Trying to compare density of Black Holes and Neutron Stars I came up with the following:
A typical neutron star has a mass between about 1.4 and 3.2 solar masses1[3] (see Chandrasekhar Limit), with a corresponding radius of about 12 km. (...) Neutron stars have overall densities of 3.7×10^17 to 5.9×10^17 kg/m^3 [1]
and
You can use the Schwarzschild radius to calculate the "density" of the black hole - i.e., the mass divided by the volume enclosed within the Schwarzschild radius. This is roughly equal to (1.8x10^16 g/cm^3) x (Msun / M)^2 (...)
The value of the Schwarzschild radius works out to be about (3x10^5 cm) x (M / Msun) [2]

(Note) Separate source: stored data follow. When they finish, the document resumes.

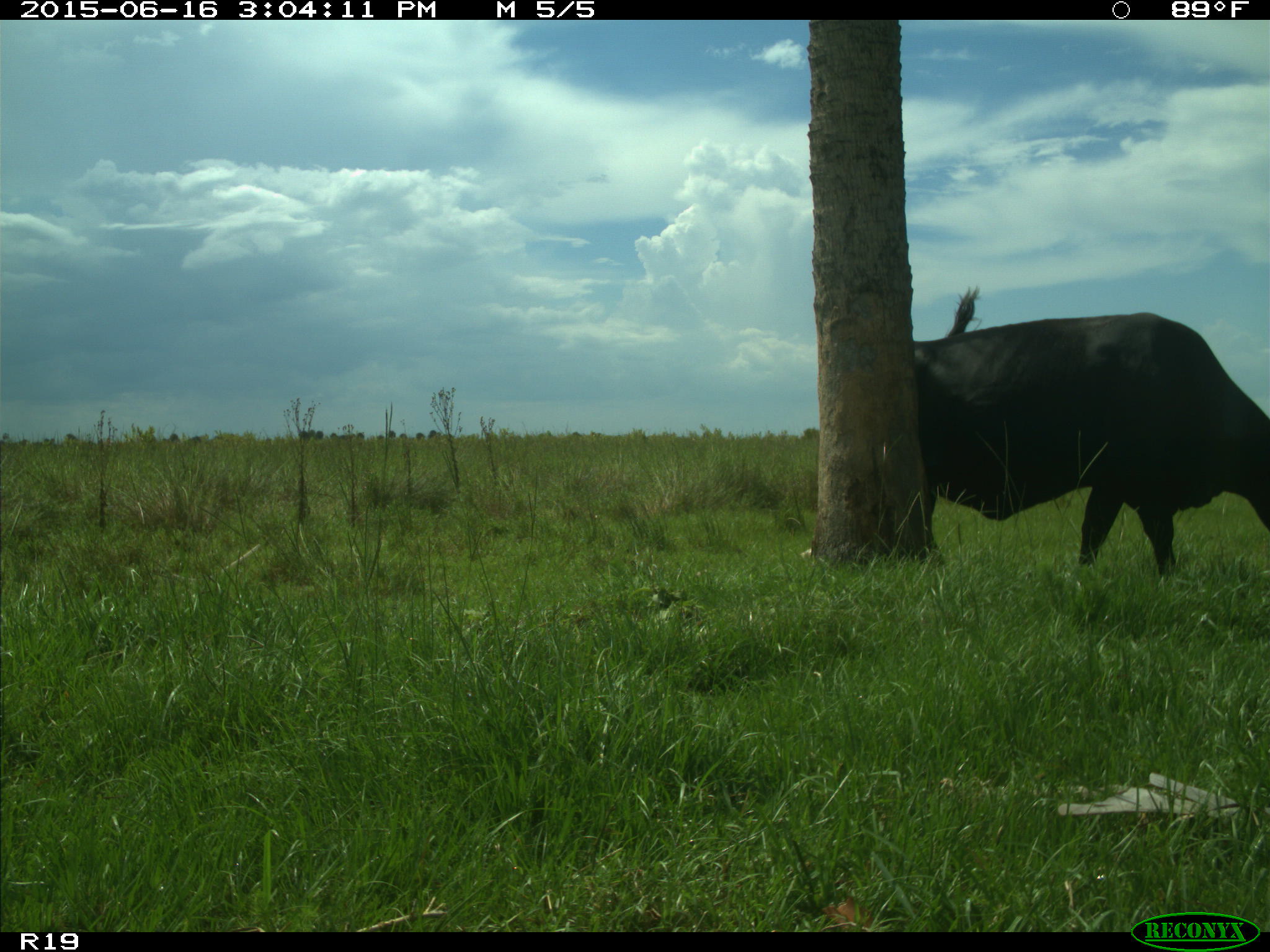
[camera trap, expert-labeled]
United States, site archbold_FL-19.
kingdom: Animalia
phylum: Chordata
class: Mammalia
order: Artiodactyla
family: Bovidae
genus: Bos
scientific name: Bos taurus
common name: domestic cow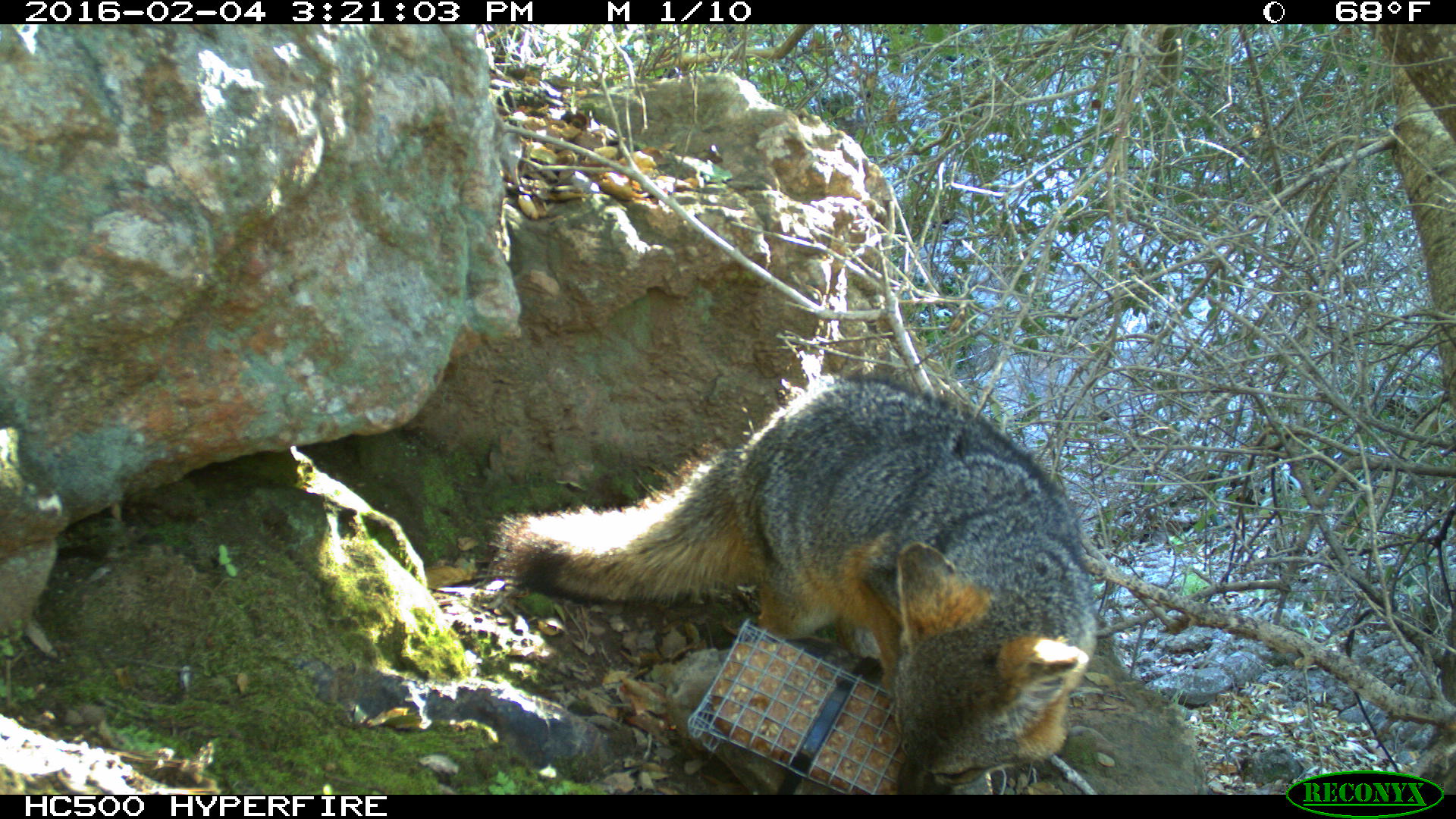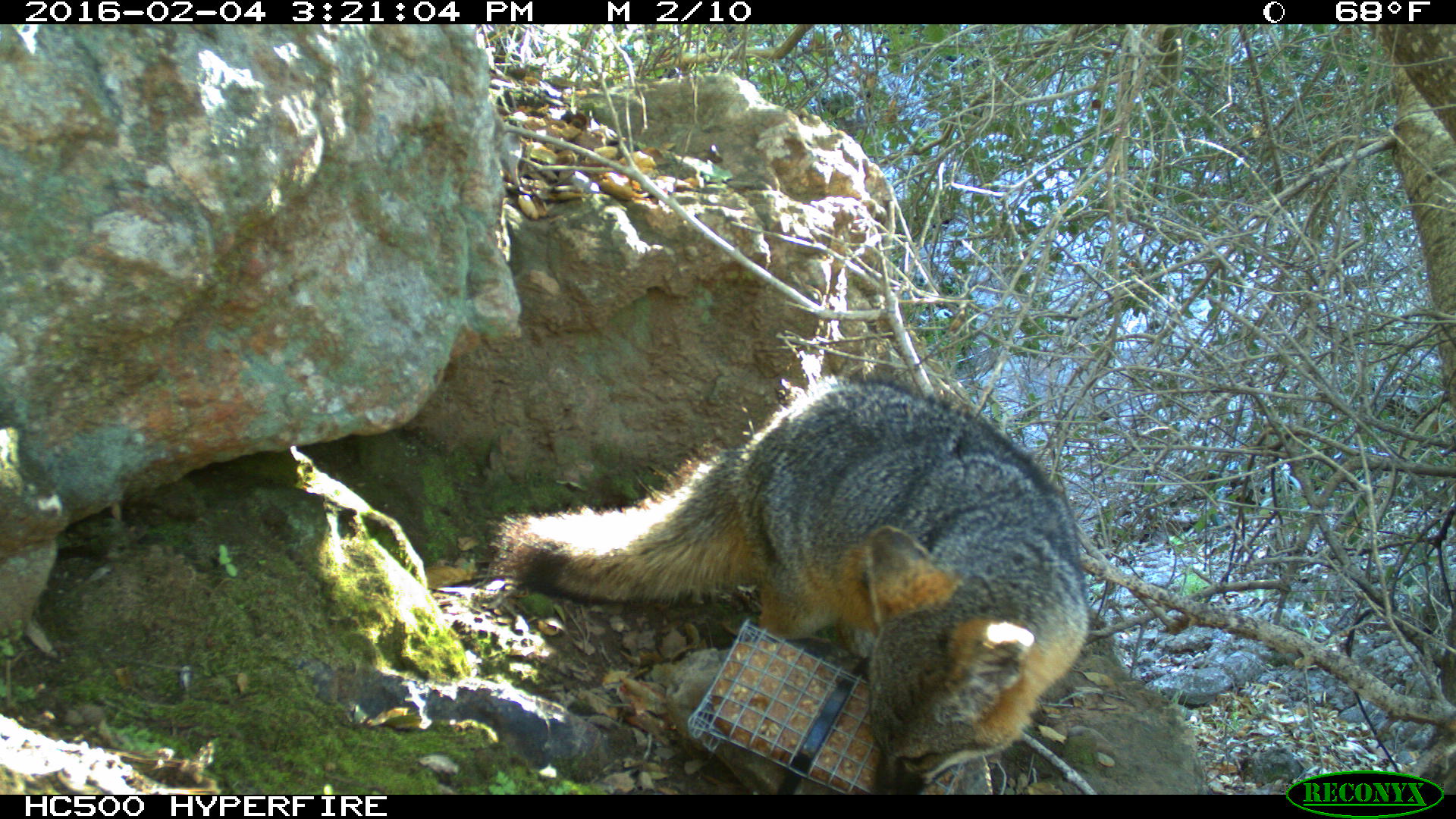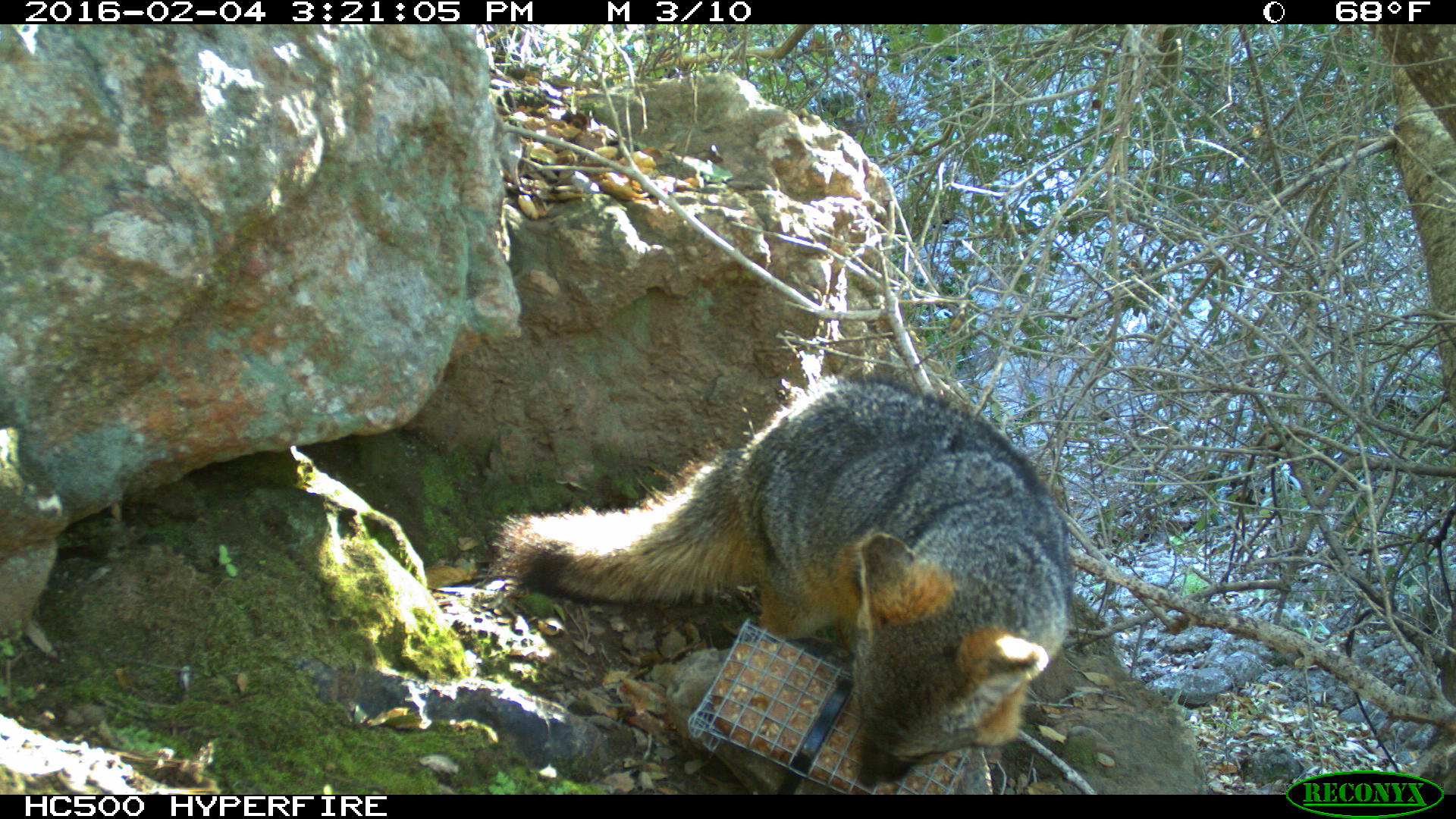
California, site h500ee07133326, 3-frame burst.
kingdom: Animalia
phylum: Chordata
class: Mammalia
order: Carnivora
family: Canidae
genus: Urocyon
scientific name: Urocyon littoralis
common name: island fox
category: fox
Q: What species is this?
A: Fox (island fox) (Urocyon littoralis).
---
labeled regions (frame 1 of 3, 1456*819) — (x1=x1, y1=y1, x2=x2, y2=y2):
fox: (x1=494, y1=375, x2=1097, y2=794)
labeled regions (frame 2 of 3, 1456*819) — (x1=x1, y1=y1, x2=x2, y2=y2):
fox: (x1=490, y1=380, x2=1088, y2=794)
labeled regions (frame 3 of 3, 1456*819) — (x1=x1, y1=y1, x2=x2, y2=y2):
fox: (x1=484, y1=367, x2=1078, y2=787)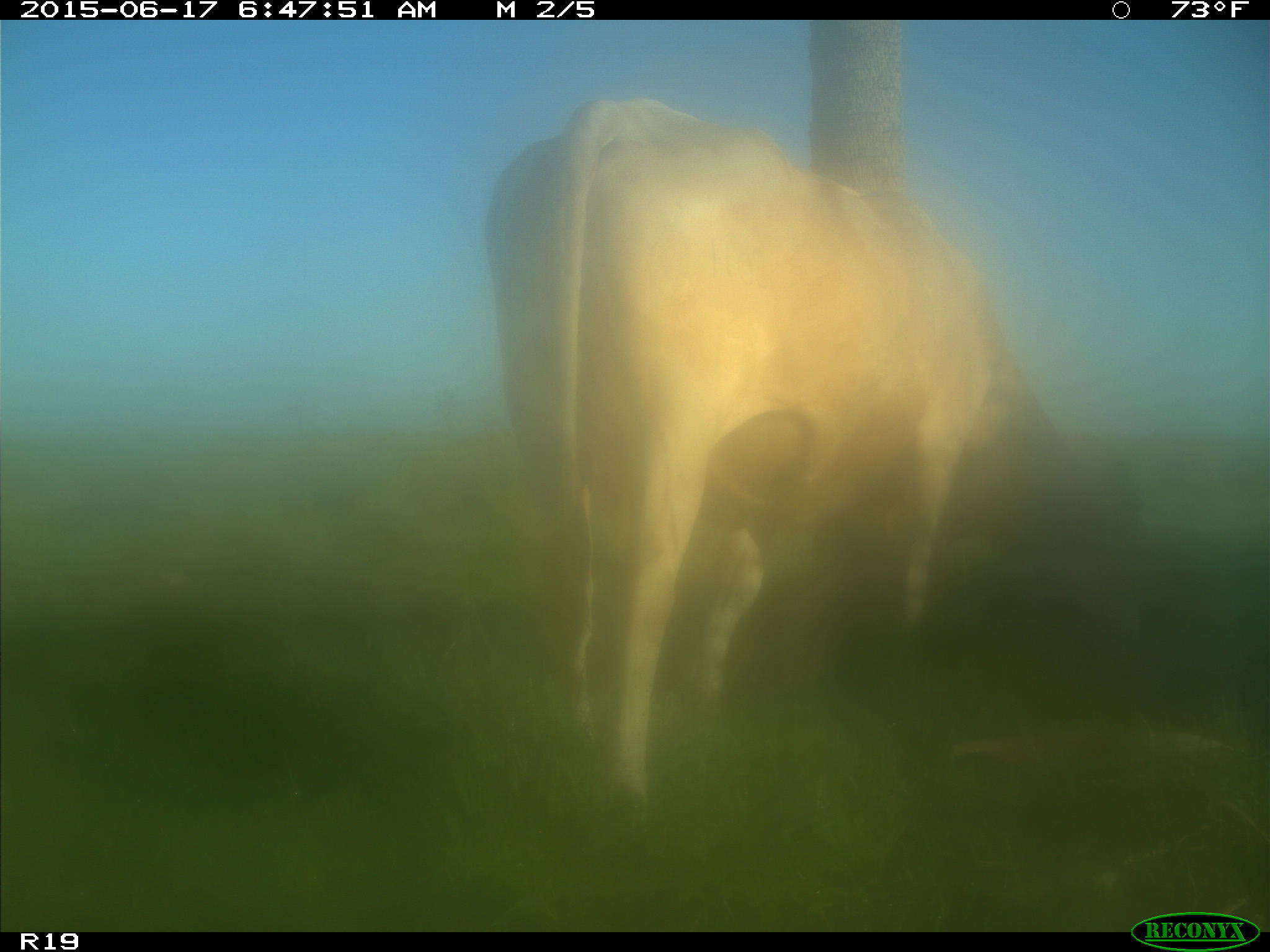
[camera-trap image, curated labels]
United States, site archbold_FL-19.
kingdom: Animalia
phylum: Chordata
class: Mammalia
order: Artiodactyla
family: Bovidae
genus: Bos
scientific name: Bos taurus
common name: domestic cow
Bos taurus (domestic cow).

Let's take a neutron star from the top of the spectrum (3.2 Msun) and same mass black hole.
Converting units:
- Neutron star: 5.9×10^17 kg/m^3 = 5.9 × 10^14 g/cm^3
- Black hole: 1.8x10^16 g/cm^3 x (1/5.9)^2 = 5.2 x10^14 g/cm^3
The radius of the black hole would be (3x10^5 cm) x ( 5.2 ) = 15.6km
The 3.2Msun Neutron Star of this density would have volume of 1.08 x 10^13 m^3 which gives radius of 13.7 kilometers
According to Shell Theorem, spherical objects' gravity field strength at given distance is the same for spheres as for point masses so at the same distance from center of same mass (point - black hole, sphere - neutron star) the gravity will be the same.
That would put the surface of the neutron star below the surface of event horizon of equivalent black hole. Yet I never heard about even horizon of neutron stars.
Either I made a mistake in my calculations (and if I did, could you point it out?) or... well, why?